Source excerpt:
┌──

Data analysis

Question 1

What does N1= n/(1-d)

Answer 1

Equation to work out necessary sample size accounting for drop out rate

N1 = adjusted sample size
n= required sample size
d= drop out rate

Question 2

What are descriptive statistics

Answer 2

• summarise data
• can show averages and spread
• can show associations and correlations
• e.g tables, graphs and numbers

Question 3

What are inferential statistics?

Answer 3

• make inferences about population from the sample
• shows how likely results are due to chance
• can provide strength of evidence
• e.g estimates and hypothesis testing

Question 4

What are the two different types of statistics?

Answer 4

Descriptive and inferential

Question 5

What is a variable and what are the two main categories of variable?

Answer 5

A characteristic that can be measures and that can assume different values

• categorical (refers to non quantifiable characteristic)
• numeric (quantifiable characteristic- values are numbers)

Question 6

What are the different types of categorical variable?

Answer 6

Nominal- describes names, labels or categories that can’t be ordered e.g colours, gender or yes/no (binary)

Ordinal- clear ordering of categories e.g level of education, social class or a scale of disagree to agree

Question 7

What are the different types of numeric variables?

Answer 7

Discrete- countable, measured on a continuum e.g money, age in years or number of cars

Continuous- measured numerically, infinite number (degree of accuracy) e.g height, time, distance

Question 8

What’s ratio data?

Answer 8

Continuous variable with a meaningful zero point. An arbitrary zero is if you can have negative values

E.g distance and height and temperature in kelvin (not Fahrenheit or Celsius as can have negative of those)

Question 9

What are independent and dependent variables?

Answer 9

Independent variable- the cause (intervention), value is independent of other variables in the study

Dependent variable- the effect (outcome), value changes depending on value of the independent variable (and maybe confounding/extraneous variables)

Question 10

How do variables relate to observations?

Answer 10

• if you collected three pieces of info about each member of a group of participants the different peices of info of all would be a variable, e.g if you asked everyone’s favourite colour the favourite colour would be a variable
• the observation would be all three bits of information about an individual participant

Question 11

What are pros and cons of bar charts?

Answer 11

• used to compare groups
• can be used to track changes over time
• single bar charts can’t see how variables compare to anything else
• can have bar charts showing multiple variables

Question 12

What can stacked bar charts be used for?

Answer 12

• to find the relative decomposition of each primary bar based on a second variable

Question 13

What are the key features of bar charts?

Answer 13

• use categorical data (counts)
• each bar is proportional to the value they represent
• equal space between bars
• X-axis could be anything

Question 14

What do histograms show and their key features?

Answer 14

• shows frequency distribution
• data grouped into continuous data ranges
• each range corresponds to a bar
• no space between bars (continuous)
• X-axis should represent continuous numerical data

Question 15

What can line graphs do?

Answer 15

• track changes over time
• track multiple variables

Question 16

What can scatter plots show?

Answer 16

• trends/correlation (relationship between variables) (and strength of the relationship)
• can examine outliers
• can draw line of best fit
• each point is one observation

Positive correlation- variables increase or decrease together

Negative correlation- as one variable increases the other decreases

No correlation- no clear relationship between variables

Question 17

How can scatter plots show the strength of the relationship of two variables?

└──

Tasks:
**1)** In the data analysis notes, name every kind of correlation defined under Answer 16.
**2)** Write out the stretch of the listing from the line that contains "In this photo, would" through the end of the listing, omitting the pictures.

Given information:
┌──

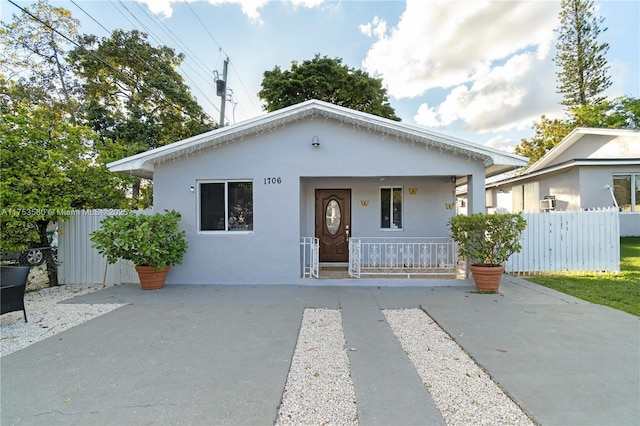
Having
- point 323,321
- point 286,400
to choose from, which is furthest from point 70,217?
point 286,400

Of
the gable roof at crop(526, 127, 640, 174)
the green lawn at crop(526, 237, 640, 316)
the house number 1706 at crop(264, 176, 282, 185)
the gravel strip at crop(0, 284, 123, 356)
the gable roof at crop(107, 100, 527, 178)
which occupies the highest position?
the gable roof at crop(526, 127, 640, 174)

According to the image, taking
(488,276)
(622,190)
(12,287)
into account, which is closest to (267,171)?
(12,287)

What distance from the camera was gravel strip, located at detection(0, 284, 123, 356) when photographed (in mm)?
4168

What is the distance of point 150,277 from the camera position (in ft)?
22.6

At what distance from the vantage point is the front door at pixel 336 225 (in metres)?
9.23

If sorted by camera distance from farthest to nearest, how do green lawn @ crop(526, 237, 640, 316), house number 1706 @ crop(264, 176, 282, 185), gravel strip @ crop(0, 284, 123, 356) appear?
house number 1706 @ crop(264, 176, 282, 185)
green lawn @ crop(526, 237, 640, 316)
gravel strip @ crop(0, 284, 123, 356)

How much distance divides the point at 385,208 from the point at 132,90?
1619cm

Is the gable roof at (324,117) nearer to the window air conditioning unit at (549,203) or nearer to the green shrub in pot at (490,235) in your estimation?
the green shrub in pot at (490,235)

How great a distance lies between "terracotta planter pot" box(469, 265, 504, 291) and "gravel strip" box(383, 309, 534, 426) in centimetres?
257

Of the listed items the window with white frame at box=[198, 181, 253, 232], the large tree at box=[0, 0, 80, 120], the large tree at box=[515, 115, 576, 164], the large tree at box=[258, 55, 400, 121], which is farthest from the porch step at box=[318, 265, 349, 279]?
the large tree at box=[515, 115, 576, 164]

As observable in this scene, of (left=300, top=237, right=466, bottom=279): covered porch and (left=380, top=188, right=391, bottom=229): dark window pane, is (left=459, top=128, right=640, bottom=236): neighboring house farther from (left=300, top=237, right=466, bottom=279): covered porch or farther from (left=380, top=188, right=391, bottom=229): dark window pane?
(left=380, top=188, right=391, bottom=229): dark window pane

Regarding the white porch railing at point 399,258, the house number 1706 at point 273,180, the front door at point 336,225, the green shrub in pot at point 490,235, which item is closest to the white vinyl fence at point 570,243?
the white porch railing at point 399,258

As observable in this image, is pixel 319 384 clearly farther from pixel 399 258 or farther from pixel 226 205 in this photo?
pixel 399 258

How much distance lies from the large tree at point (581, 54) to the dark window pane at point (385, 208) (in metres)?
22.2
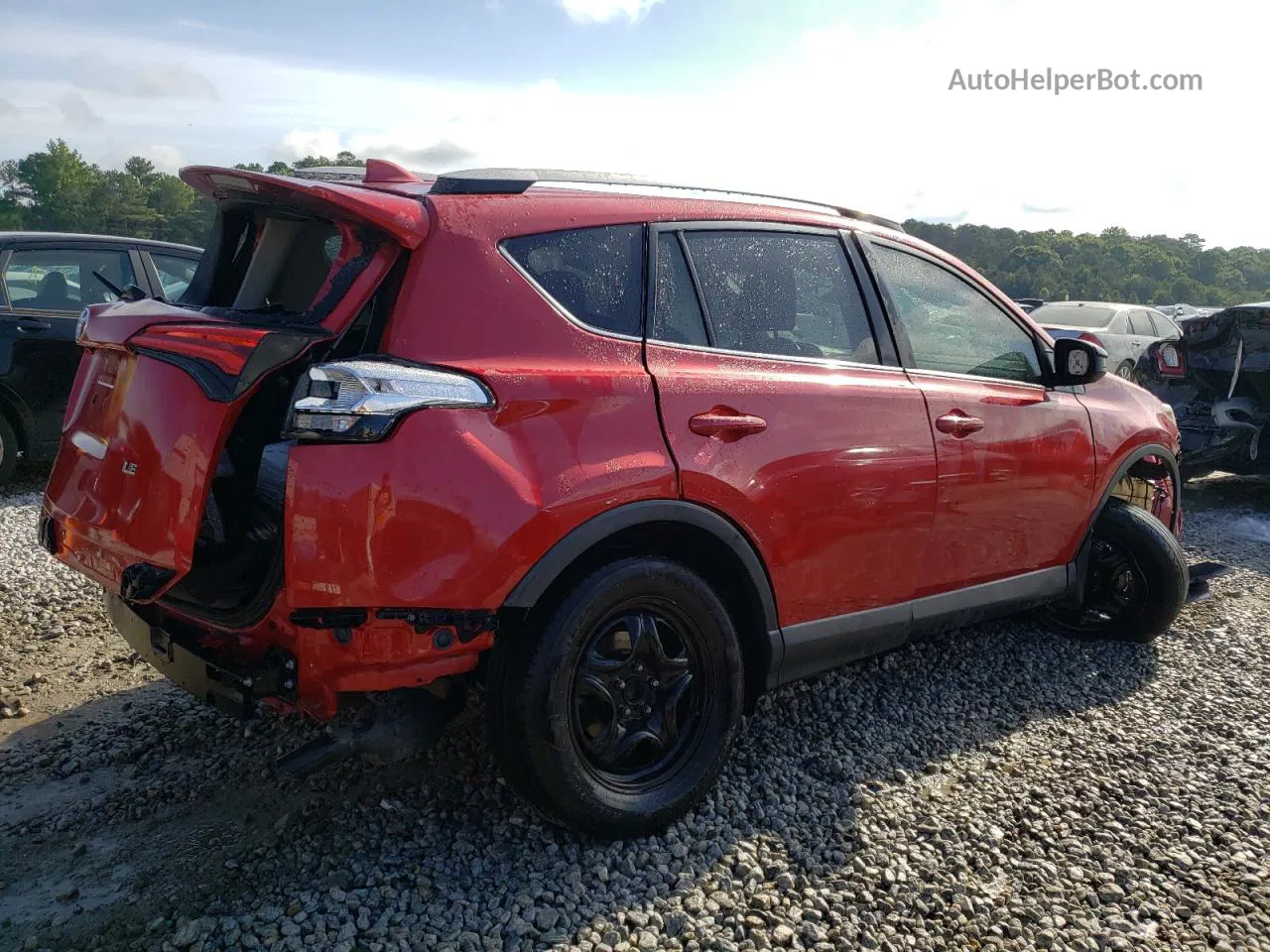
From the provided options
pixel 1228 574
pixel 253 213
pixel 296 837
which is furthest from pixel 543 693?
pixel 1228 574

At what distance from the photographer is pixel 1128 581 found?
456 cm

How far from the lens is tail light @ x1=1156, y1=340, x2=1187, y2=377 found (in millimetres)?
7721

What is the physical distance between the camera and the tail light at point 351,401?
2.29 m

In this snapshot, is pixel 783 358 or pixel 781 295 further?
pixel 781 295

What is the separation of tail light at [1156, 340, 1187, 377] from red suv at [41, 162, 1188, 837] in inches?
199

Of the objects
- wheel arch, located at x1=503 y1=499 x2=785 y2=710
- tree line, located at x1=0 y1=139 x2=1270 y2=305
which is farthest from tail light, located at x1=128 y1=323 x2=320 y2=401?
tree line, located at x1=0 y1=139 x2=1270 y2=305

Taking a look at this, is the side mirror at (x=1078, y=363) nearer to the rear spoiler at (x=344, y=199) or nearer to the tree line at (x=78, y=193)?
the rear spoiler at (x=344, y=199)

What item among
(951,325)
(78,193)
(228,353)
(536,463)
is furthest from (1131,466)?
(78,193)

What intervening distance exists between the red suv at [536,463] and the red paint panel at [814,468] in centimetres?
1

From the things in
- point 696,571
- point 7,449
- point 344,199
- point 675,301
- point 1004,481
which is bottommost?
point 7,449

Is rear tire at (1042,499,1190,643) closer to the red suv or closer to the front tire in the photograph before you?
the red suv

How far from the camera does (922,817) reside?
9.89 ft

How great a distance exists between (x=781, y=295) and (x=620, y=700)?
1.42m

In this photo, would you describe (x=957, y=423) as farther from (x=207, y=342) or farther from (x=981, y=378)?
(x=207, y=342)
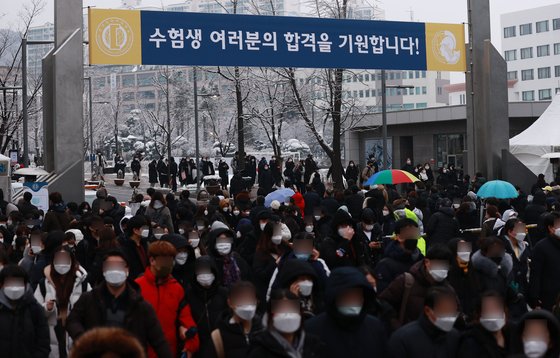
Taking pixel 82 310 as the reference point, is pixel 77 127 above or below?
above

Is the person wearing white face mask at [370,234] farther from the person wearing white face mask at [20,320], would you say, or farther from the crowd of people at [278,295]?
the person wearing white face mask at [20,320]

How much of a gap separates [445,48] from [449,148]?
19.5 metres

└──

Response list:
**1)** Positive correlation, negative correlation, no correlation

**2)**
In this photo, would you describe (x=957, y=423) as farther from (x=207, y=342) or farther from (x=981, y=378)?
(x=207, y=342)
Taking pixel 82 310 as the reference point, is pixel 77 127 above or below?
above

Is the person wearing white face mask at [370,234] farther from the person wearing white face mask at [20,320], would you say, or farther from the crowd of people at [278,295]?
the person wearing white face mask at [20,320]

How much of a gap separates [445,48] from [449,148]?
19.5 metres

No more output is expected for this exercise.